I don't think it would be 100% on the failed startup considering most of, if not all, of the applications mentioned likely do not actually delete accounts even when you say to delete them. There probably could be some allowance made for the situation but also you're repurposing the domain of a failed startup.
I don't think the problem was necessarily with Google though as I believe they create a unique ID for the domain. The problem with be with the other services like ChatGPT, Slack, etc that associate with the domain and create accounts for each user in the domain.
it's vital to have extremely skilled and nuanced people managing bug and security report triage because it seems many can overlook the complexities being given.
"The F-ing article" (derived from old internet slang "RTFM", for "Read the F-ing manual", a thing that new users were prone not to do before getting online and asking questions easily answered by RTFM.)

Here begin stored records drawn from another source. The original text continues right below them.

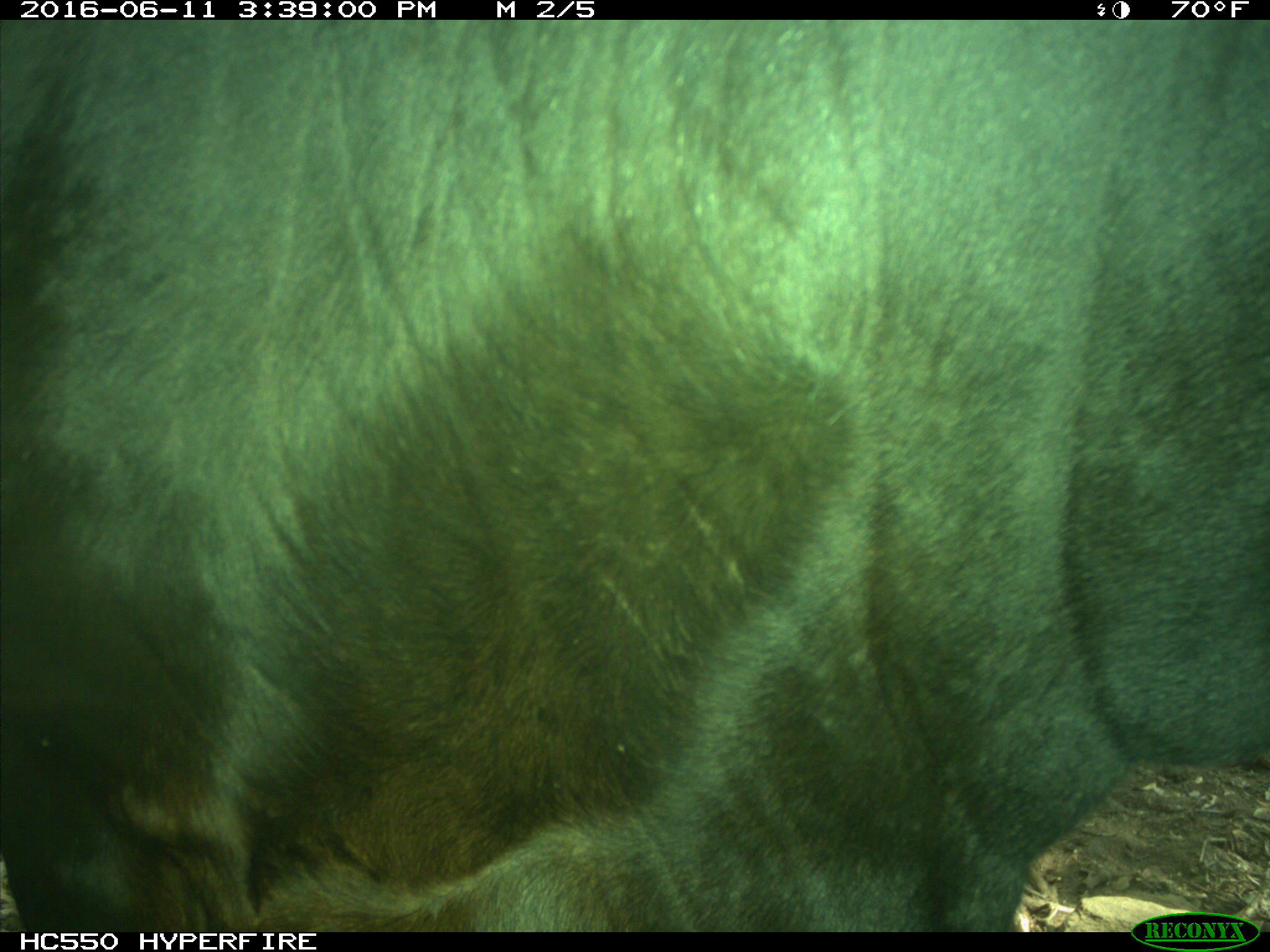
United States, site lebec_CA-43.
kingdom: Animalia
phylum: Chordata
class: Mammalia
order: Artiodactyla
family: Bovidae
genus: Bos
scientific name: Bos taurus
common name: domestic cow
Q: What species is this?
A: Bos taurus (domestic cow).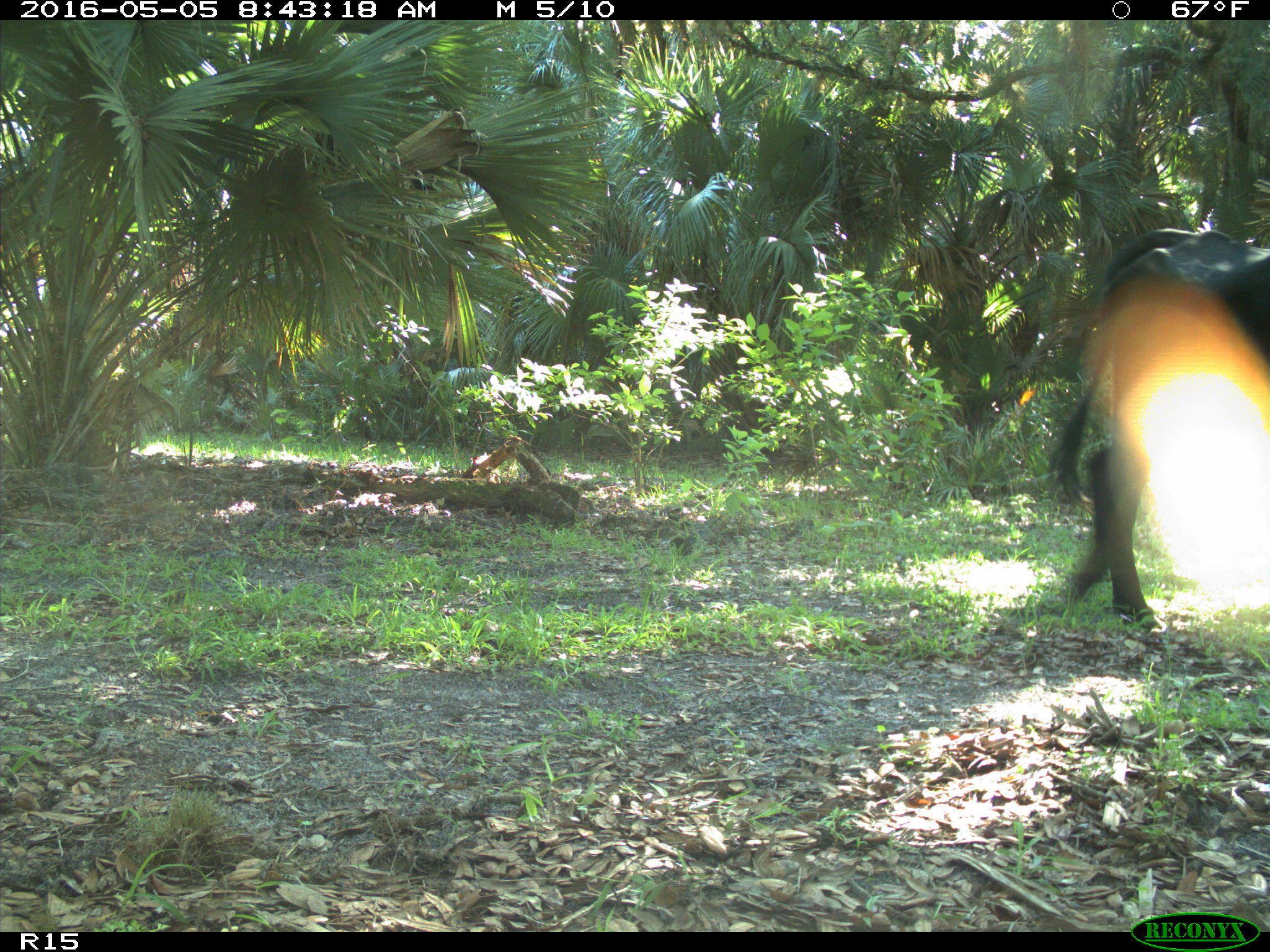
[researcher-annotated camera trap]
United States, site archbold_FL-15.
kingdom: Animalia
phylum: Chordata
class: Mammalia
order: Artiodactyla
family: Bovidae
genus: Bos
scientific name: Bos taurus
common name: domestic cow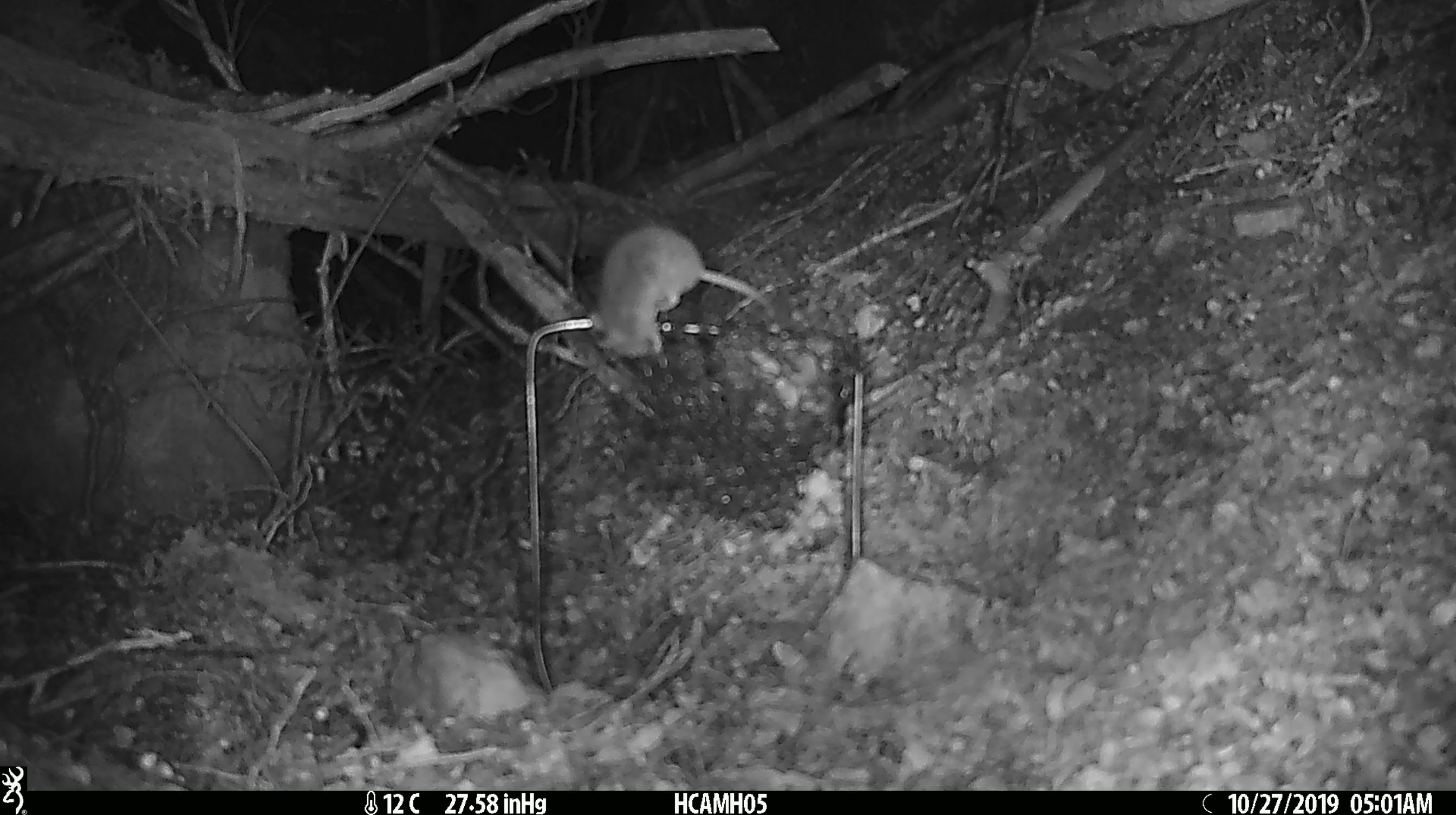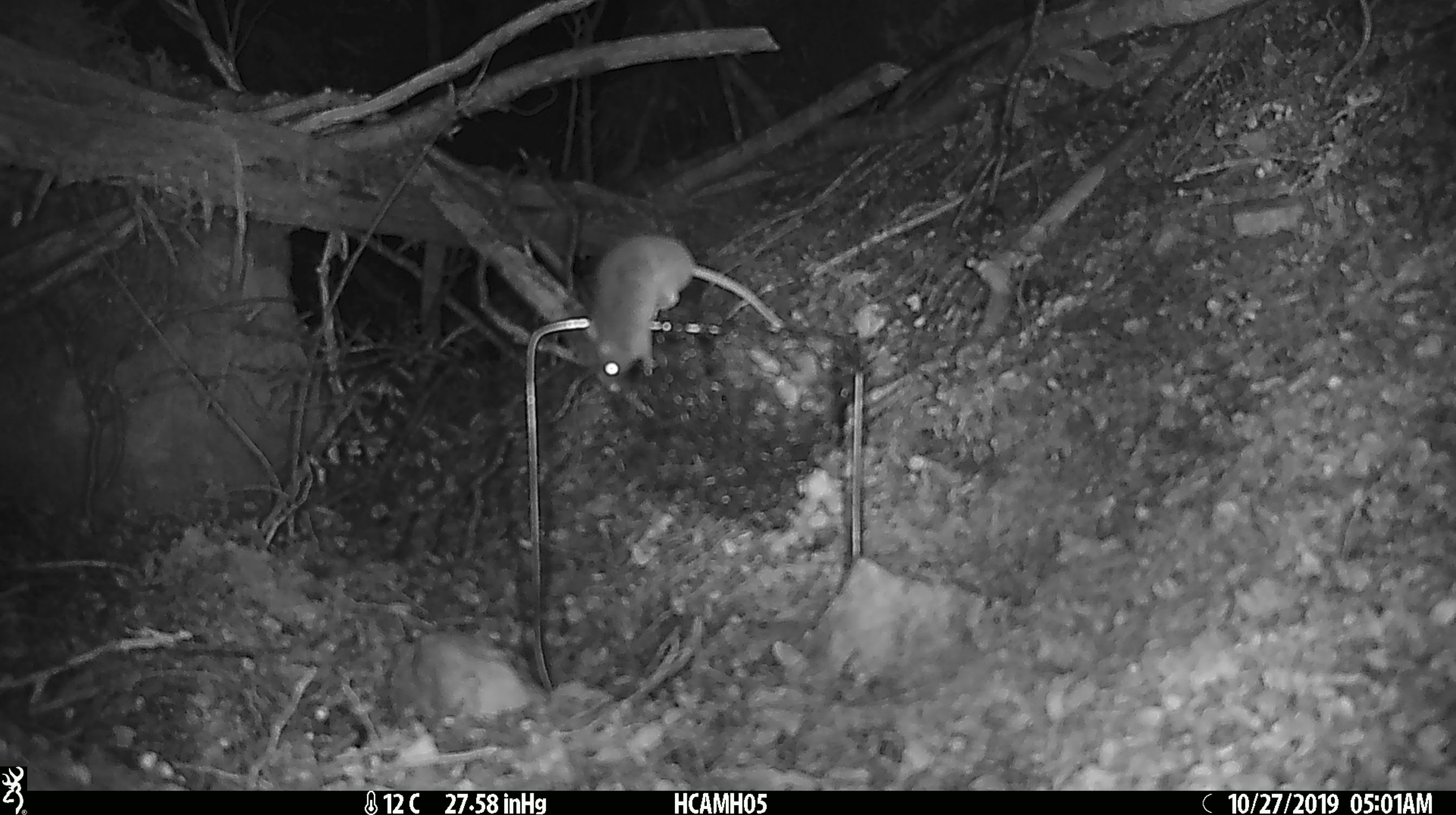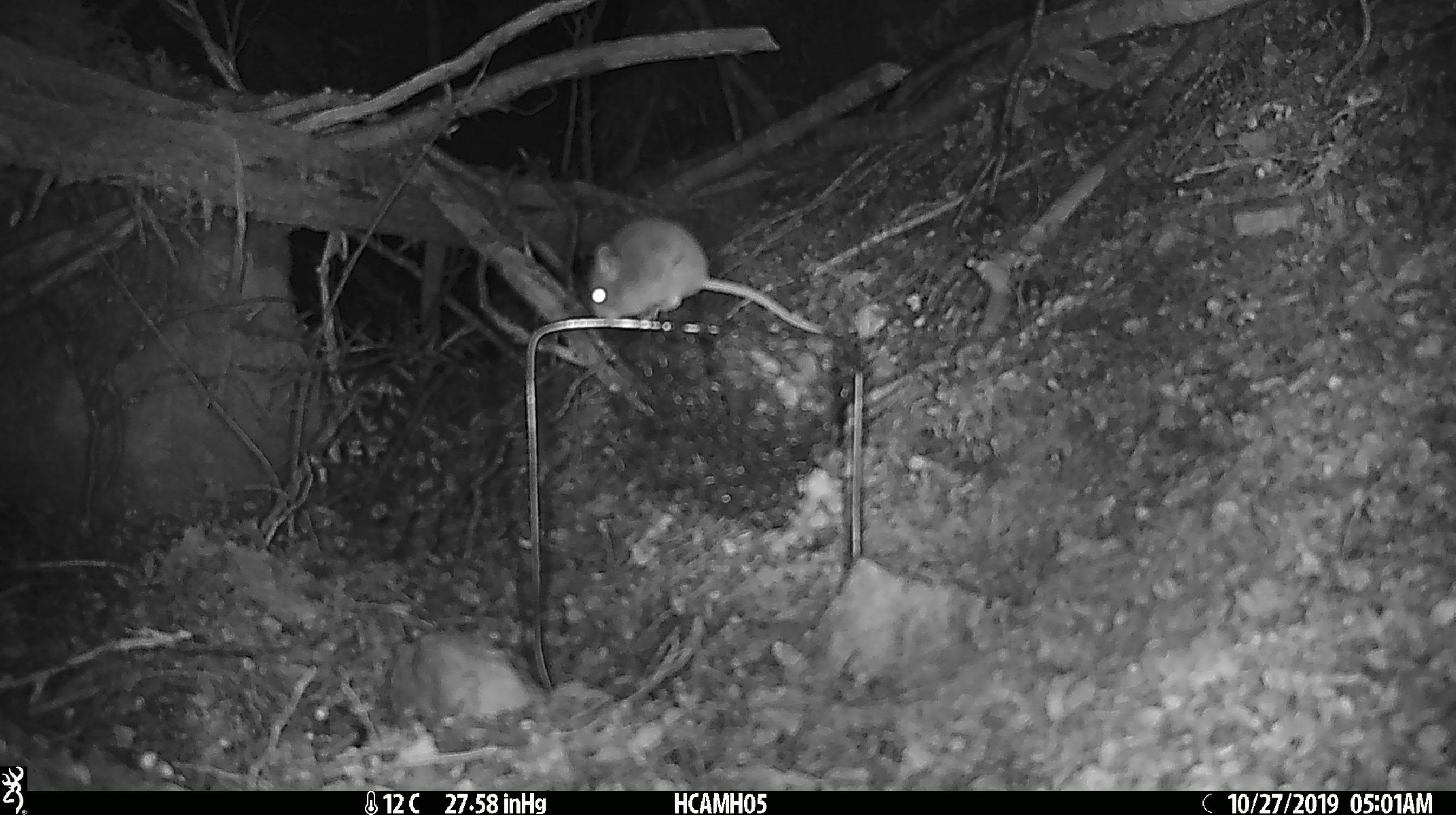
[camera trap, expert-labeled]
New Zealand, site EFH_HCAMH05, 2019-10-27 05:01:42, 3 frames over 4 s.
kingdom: Animalia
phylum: Chordata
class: Mammalia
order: Rodentia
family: Muridae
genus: Mus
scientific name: Mus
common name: mouse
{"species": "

In polite terms it can also mean “the featured article”. And IMO it makes more sense to read it that way in a top-level comment.
Whereas reading it as the f’ing article makes more sense when the word “TFA” is used in a response to another comment like “well, you say that but TFA said such and such”.
Suppose DankStartup folds and I, being a morally-dubious sort of fellow, purchase dankstartup.net which I then use to sign into DankStartup's O365, or DankStartup's ChatGPT as a DankStartup employee.
Isn't that a failure on DankStartup's part, to not shut down their business accounts? And isn't it also a failure on e.g. Microsoft or OpenAI's parts, since they're providing service to a defunct business entity who can't pay its bills?
To describe this as a vuln in oauth doesn't really make sense to me.